The Padang will be the first green, open space to join the Republic's stable of national monuments.
Likewise, this will be the first time that the National Heritage Board's (NHB) Preservation of Sites and Monuments (PSM) division is adding bridges to its list.
The gazetting of the two new monuments - the bridges will be protected as an ensemble - will bring the total number of national monuments in Singapore to 74. The move is part of the authorities' commemorative efforts for the Singapore Bicentennial.
It was announced by Deputy Prime Minister Heng Swee Keat on Saturday (Aug 3).
The Padang is chock-full of history.
Some evidence suggests that it was where negotiations between the British, Temenggong Abdul Rahman and Sultan Hussein Shah of Johor took place in the lead up to the 1819 treaty which allowed the British East India Company to set up a trading post here.
Noting that the Padang is a very special location, DPM Heng said the site has witnessed many historic events.
In 1959, when Singapore became self-independent, the first Yang di Pertuan Negara, who went on to become the first President of the Republic, Yusof Ishak, was inaugurated at the Padang.
It was also where the national coat of arms was launched, and, in 1966, the first National Day Parade was held there.
“So these are important events that mark our progress as a nation, and we are going to designate it as a national monument,” said DPM Heng.
The Padang has also borne witness to key events throughout Singapore's history, notes NHB. For instance, it hosted the victory parade celebrating the formal surrender of the Japanese in Singapore in 1945; the swearing-in of Yusof Ishak as head-of-state in December 1959; and the announcement of the merger with Malaysia in September 1963.
Ms Jean Wee, the director of NHB's PSM division, said the Padang has been a gathering point for the people of Singapore since the 1800s.
During the colonial period, Chinese New Year, royal birthdays, jubilees and coronations, and occasionally Thaipusam were commemorated at the green space with displays of fireworks.
People also converged on its grounds to witness key historical milestones such as the victory parade on September 12, 1945 which celebrated the formal surrender of the Japanese in Singapore at the end of the Second World War.
A national monument gazette is the highest form of recognition for a structure or site's significance. Evaluation factors include its historical, architectural and social importance to Singapore's built heritage.
With the gazette, NHB noted that the character and appearance of the Padang, as a key green area and open space within the city, will be preserved for future generations.
Approximately 4.3ha, the Padang, which is state land, is about the size of five football fields.
NHB added that both gazettes will not change the current use of the site and structures.
NHB said the trio of bridges were gazetted as they are the most architecturally significant of the 14 bridges that span the Singapore River.
DPM Heng further noted that the bridges reflect Singapore’s growth as a flourishing city as well as a trading port.
“They speak about our link to the rest of the world”, he said.

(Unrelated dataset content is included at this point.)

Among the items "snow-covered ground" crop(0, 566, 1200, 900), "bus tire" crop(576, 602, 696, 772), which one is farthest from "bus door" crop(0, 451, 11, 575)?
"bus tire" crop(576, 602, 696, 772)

Located at the historic mouth of the Singapore River, the bridges symbolically connected Singapore with the world as they facilitated trade and transport links that were essential for the growth of the island in the 19th century, it said.
Additionally, the bridges eliminated the need for boatmen to ferry passengers across the river as they helped link the south bank with the north. This was critical in connecting the mercantile and commercial side with government offices located on the north bank of the river, it added.
Furthermore, they collectively highlight the relationship of trade and collaboration between Great Britain and her colonies, having been each manufactured in Britain before being shipped to Singapore.